Selected excerpt:

Alan Bleasdale
From Wikipedia, the free encyclopedia
Alan Bleasdale (born 23 March 1946 in Liverpool, Lancashire), now in Merseyside, England is an English television dramatist, best known for writing several social realist drama serials based on the lives of ordinary people.
[edit] Early life
Bleasdale is an only child, his father worked in a food factory and his mother in a grocery shop. From 1951-57, he went to the St. Aloysius Roman Catholic Infant and Junior Schools on Twig Lane in Huyton-with-Roby (then in Lancashire). From 1957-64, he attended the Wade Deacon Grammar School on Birchfield Road in Widnes (now the Wade Deacon High School since 1974). In 1967, he obtained a teaching certificate from the Padgate College of Education (which became Warrington Collegiate Institute, now part of the University of Chester) on Crab Lane, fearnhead in Warrington. In 1967, he married Julia Moses, and they have had two sons and one daughter together. For eight years he worked as a teacher at St Columba's Secondary Modern School (now St Columba's Catholic Primary School) on Hillside Road in Huyton from 1967-71, then King George V School (now The King George V & Elaine Bernacchi School and based in Bikenibeu in South Tarawa) on the Gilbert and Ellice Islands (now called Kiribati since 1979) in the Pacific Ocean from 1971-4, and lastly at Halewood Grange Comprehensive School (now known as Halewood College) on The Avenue in Halewood from 1974-5. From 1975 to 1986 he worked as a playwright at the Liverpool Playhouse (becoming associate director) and the Contact Theatre in Manchester (owned by the University of Manchester).
[edit] Broadcasting
His first success came as a writer of radio dramas for the BBC, with several plays following the character of Scully being broadcast on his local station, BBC Radio Merseyside, in 1971 (Scully was a young man from Liverpool). Bleasdale's plays typically represented a more realistic, contemporary depiction of life in that city than was usually seen in the media.
The character became so successful that Bleasdale wrote a stage play, two novels and in 1978, a BBC Television play about the character. That same year, he wrote another one-off play for BBC One, entitled The Black Stuff. This latter play concerned the story of a group of Liverpudlian tarmac layers (slang: the 'black stuff' of the title meaning 'tarmacadam'). The group are assigned a job laying tarmac on a housing development in Middlesbrough, with their hotel and meals being paid for. However, ambition and greed drives four of the six men to doing a 'foreigner': a job 'on the sly' behind their supervisor's back, laying fresh tarmac for a farmer. However, this turns out to be a catastrophic disaster, after their life's savings are drained on it but end up being swindled by two Irish gypsies. The mental anguish of the four is seen, but they and the others from the collective group are sacked by the project manager.

Information provided:
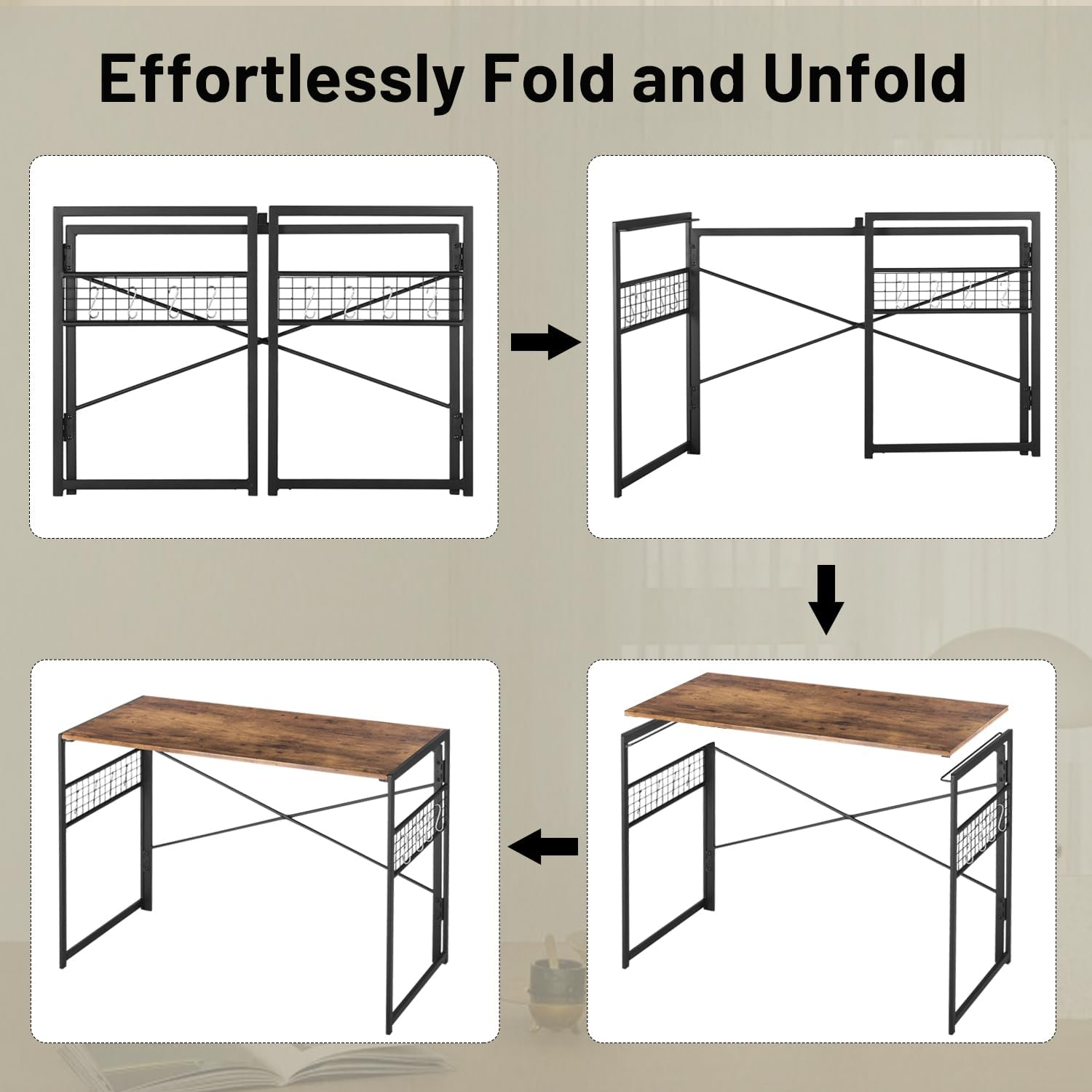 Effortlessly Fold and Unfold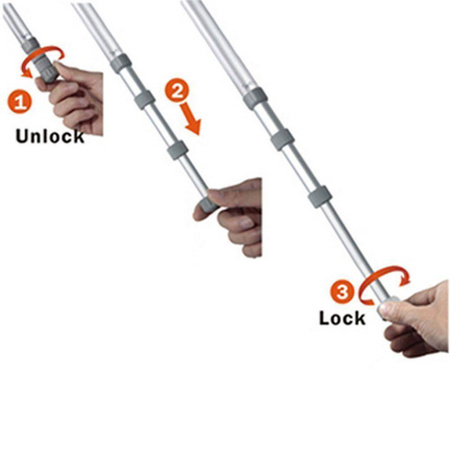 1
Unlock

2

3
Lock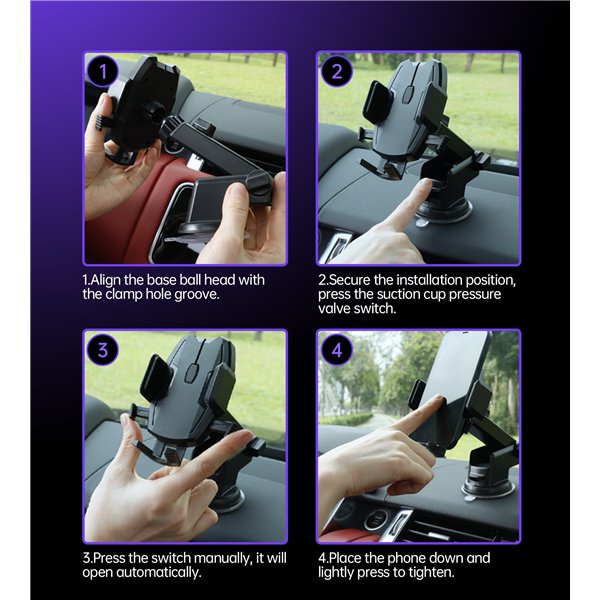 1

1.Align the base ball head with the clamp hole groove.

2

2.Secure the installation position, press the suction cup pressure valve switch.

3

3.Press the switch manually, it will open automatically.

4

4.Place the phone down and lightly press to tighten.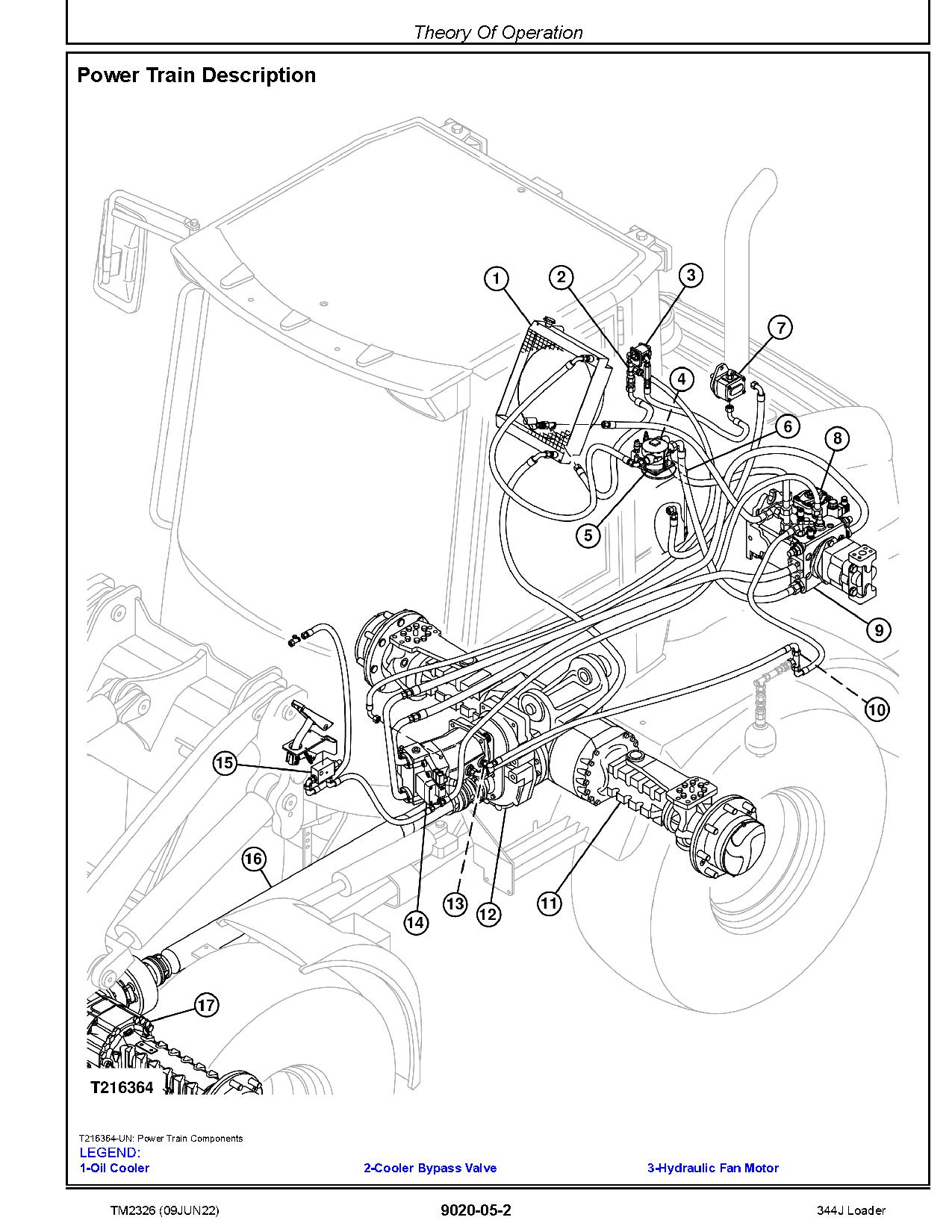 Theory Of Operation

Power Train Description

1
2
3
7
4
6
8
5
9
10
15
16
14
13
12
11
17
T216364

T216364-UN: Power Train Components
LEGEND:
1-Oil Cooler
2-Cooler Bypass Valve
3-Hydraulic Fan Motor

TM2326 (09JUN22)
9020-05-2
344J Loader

Exercise A:
Repeat everything in the Alan Bleasdale article from "[edit] Broadcasting" down to "in the media.".
Exercise B:
Name every school at which Bleasdale worked as a teacher, according to the Alan Bleasdale article.
Exercise C:
Does the Alan Bleasdale article support each statement below? Answer yes or no for each, and quote the words that decide it.
(i) Bleasdale grew up with brothers or sisters.
(ii) The Scully plays were broadcast on BBC Radio Merseyside in 1971.
(iii) In The Black Stuff, all six men take on the job for the farmer.
Base every answer on the Alan Bleasdale article alone.

Exercise response A:
[edit] Broadcasting
His first success came as a writer of radio dramas for the BBC, with several plays following the character of Scully being broadcast on his local station, BBC Radio Merseyside, in 1971 (Scully was a young man from Liverpool). Bleasdale's plays typically represented a more realistic, contemporary depiction of life in that city than was usually seen in the media.

Exercise response B:
- St Columba's Secondary Modern School
- King George V School
- Halewood Grange Comprehensive School

Exercise response C:
(i) No: "Bleasdale is an only child"
(ii) Yes: "being broadcast on his local station, BBC Radio Merseyside, in 1971"
(iii) No: "ambition and greed drives four of the six men to doing a 'foreigner'"